The AGM-181 Long-Range Standoff Weapon could begin the engineering and manufacturing development phase this spring, after it completes the technology-maturation and risk-reduction phase and passes the hurdle known as Milestone B that it needs to start EMD, said Lt. Gen. James C. Dawkins Jr., deputy chief of staff for strategic deterrence and nuclear integration.
If the cruise missile’s warhead program stays on schedule and funding is consistent, the weapon should be ready for deployment around 2030. Inside Defense reported on the program’s acceleration in November.
The major benchmarks of the EMD phase are a critical design review and the production readiness review, which pave the way for a Milestone C decision to start full-rate production.
Raytheon Technologies and Lockheed Martin received $900 million TMRR contracts in 2017 to develop competitive prototypes, but the Air Force surprised defense watchers when it picked Raytheon’s version ahead of schedule in April 2020. The contracts should have continued into 2022, but the Air Force said success in the program gave the service “high confidence” in choosing the Raytheon missile design.
At that time, the service said negotiations regarding the EMD contract would begin in early 2021 and that the program would likely hit Milestone B in mid-2022.
A spokeswoman for the Air Force Nuclear Weapons Center said the service sped up the technology-maturation phase after dropping Lockheed’s proposal. Programs can move faster when the Air Force incorporates more advanced elements like flight testing into earlier design phases. LRSO‘s first flight could come in 2022.
The AGM-181 will replace the AGM-86B Air-Launched Cruise Missile carried by the B-52 as part of the bomber leg of the nuclear triad. Much about the LRSO, which is extremely stealthy and is not a hypersonic weapon, remains highly classified.
LRSO’s 1,000 missiles are slated to cost about $11 billion to design and buy, and more than $6 billion to maintain, according to the Arms Control Association, which tracks nuclear weapons program costs. The Air Force’s fiscal 2021 budget request pegs the research and development effort at $4.5 billion.
Reaching the initial operations milestone on time depends on the National Nuclear Security Administration, which manages the W80-4 upgrade program under the Energy Department. Both LRSO and its first warhead are slated to begin production in the mid-2020s.
“We’ve got to stay really aligned with them,” Dawkins said. “Right now, we are.”
Dawkins warned that the current Air-Launched Cruise Missile could see unwelcome surprises as its parts suppliers vanish and its components age out over time. ALCM is 30 years past its planned retirement. He suggested the Air Force could start a life-extension program to keep ALCM viable until LRSO is ready if the replacement takes longer than expected.
“We rust our way into obsolescence” with ALCM “if we delay too long,” he said.

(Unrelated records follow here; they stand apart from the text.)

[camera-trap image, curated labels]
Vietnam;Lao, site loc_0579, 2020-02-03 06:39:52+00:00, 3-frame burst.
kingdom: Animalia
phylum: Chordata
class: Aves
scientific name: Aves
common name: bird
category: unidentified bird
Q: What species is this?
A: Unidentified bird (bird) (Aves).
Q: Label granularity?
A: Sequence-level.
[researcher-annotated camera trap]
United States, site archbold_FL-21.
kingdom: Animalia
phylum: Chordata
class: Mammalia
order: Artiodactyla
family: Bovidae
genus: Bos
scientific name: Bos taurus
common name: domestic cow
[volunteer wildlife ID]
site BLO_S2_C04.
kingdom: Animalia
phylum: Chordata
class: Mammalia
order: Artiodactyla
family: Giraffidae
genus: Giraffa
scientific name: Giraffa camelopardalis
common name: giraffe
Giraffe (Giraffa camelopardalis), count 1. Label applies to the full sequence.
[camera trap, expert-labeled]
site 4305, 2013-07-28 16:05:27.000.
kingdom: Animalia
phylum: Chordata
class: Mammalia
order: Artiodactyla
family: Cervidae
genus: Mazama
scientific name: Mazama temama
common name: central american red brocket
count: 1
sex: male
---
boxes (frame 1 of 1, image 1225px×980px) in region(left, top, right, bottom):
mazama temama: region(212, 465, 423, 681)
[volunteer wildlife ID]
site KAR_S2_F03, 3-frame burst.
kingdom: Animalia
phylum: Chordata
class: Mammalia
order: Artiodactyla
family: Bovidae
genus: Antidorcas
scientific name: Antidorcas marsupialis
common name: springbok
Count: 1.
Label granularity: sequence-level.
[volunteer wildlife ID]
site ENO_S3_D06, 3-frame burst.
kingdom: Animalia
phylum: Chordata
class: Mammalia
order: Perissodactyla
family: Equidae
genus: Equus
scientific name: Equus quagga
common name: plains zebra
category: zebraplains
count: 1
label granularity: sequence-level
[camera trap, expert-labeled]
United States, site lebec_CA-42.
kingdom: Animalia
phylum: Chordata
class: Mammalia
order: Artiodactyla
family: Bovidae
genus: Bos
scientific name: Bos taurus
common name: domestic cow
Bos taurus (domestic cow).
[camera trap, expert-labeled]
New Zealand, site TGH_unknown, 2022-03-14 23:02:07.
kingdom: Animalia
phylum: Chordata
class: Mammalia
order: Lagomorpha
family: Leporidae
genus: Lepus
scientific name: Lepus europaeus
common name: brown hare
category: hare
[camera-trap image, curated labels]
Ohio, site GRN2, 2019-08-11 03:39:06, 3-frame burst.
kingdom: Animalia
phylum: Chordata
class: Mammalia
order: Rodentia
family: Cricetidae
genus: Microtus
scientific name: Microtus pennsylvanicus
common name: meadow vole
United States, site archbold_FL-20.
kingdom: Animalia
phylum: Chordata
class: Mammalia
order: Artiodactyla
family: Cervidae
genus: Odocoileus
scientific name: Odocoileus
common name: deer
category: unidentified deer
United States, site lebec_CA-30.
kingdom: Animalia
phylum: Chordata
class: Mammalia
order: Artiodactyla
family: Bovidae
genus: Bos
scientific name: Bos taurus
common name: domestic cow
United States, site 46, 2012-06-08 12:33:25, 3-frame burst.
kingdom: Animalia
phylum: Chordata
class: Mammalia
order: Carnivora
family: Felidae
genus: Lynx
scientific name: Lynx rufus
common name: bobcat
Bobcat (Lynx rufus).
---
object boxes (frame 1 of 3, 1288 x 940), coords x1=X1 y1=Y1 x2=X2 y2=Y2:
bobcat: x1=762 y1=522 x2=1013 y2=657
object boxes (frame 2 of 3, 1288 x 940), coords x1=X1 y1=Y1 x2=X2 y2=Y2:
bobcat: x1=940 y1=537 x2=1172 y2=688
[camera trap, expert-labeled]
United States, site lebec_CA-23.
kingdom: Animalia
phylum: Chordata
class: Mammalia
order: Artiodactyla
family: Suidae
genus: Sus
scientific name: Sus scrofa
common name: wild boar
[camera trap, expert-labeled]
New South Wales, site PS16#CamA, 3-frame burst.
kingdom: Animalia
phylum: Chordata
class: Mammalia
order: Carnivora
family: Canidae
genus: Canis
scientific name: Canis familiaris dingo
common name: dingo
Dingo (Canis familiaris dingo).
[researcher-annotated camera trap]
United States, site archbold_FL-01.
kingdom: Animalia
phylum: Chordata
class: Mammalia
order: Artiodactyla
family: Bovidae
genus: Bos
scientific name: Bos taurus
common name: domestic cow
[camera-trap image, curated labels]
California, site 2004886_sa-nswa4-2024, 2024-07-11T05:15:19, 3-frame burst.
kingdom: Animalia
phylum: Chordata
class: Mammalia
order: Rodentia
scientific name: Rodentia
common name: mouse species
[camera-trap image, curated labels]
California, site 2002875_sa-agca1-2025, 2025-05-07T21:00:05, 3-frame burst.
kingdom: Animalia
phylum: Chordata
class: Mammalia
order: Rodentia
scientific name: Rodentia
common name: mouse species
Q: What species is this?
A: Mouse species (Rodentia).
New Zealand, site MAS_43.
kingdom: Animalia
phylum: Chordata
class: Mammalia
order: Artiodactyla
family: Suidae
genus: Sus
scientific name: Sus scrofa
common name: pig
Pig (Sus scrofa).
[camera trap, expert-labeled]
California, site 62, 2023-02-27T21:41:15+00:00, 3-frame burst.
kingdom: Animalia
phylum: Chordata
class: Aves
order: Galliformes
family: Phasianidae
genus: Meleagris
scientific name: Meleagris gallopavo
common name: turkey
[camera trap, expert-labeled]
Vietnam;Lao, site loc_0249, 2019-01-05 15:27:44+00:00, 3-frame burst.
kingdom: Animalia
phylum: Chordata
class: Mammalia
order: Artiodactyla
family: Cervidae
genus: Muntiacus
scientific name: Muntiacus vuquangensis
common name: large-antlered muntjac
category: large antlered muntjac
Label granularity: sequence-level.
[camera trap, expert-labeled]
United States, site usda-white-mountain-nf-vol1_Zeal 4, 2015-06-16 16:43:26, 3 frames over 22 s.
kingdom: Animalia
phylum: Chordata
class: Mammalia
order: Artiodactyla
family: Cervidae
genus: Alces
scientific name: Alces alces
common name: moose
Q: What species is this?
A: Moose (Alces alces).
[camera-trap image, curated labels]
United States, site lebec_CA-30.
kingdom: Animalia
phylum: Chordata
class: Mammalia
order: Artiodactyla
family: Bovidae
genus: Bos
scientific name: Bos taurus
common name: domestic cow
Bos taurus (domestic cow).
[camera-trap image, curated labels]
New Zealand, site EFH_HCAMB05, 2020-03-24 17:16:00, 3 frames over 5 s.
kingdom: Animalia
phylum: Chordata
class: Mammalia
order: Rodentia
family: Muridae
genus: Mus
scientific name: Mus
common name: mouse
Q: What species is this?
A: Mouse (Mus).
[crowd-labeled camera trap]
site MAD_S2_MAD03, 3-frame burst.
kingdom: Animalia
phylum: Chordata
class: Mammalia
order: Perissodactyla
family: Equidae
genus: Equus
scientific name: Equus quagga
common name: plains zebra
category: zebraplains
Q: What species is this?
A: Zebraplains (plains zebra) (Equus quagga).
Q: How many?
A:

The Heritage program offered a discussion on the benefits of the LRSO, as many anticipate the incoming Biden administration and a Democratic Congress may reshape America’s nuclear modernization priorities in upcoming budgets.
Dawkins said he would welcome a new nuclear posture review from the Biden administration to reflect changes in foreign nuclear arsenals over the past few years. The Trump administration released its own NPR in early 2018.
Dawkins argues the missile upgrade serves as a stabilizing force on the world stage because owning a more capable system will dissuade other nuclear powers from using their weapons. The military contends modernization is necessary as Russia updates its own stockpile with new types of weapons.
Peter Huessy of AFA’s Mitchell Institute for Aerospace Studies noted that between 1991 and 2020, Russia deployed 21 new types of nuclear bombers, cruise missiles, intercontinental ballistic missiles, submarines, and sea-launched ballistic missiles, while the U.S. did not roll out any new variants.
Frequent B-52 flights around the world haven’t strained America’s relationship with Russia and China, even though they could be carrying the current nuclear cruise missile. Cruise missile bombers like the B-52 complicate matters for a potential enemy because they can carry more than a dozen weapons at a time, Dawkins said.
While Dawkins believes the LRSO would make a poor first-strike option, he said it’s unlikely that a world power would react with nuclear weapons if it wasn’t sure whether an incoming missile was nuclear-tipped.
“Any leader would wait and make darn sure that they were being struck with a nuclear weapon [before retaliating], particularly if they have a survivable second-strike capability,” he said.
Editor’s note: This story was updated Jan. 15 at 5 p.m. to add information from the Air Force Nuclear Weapons Center.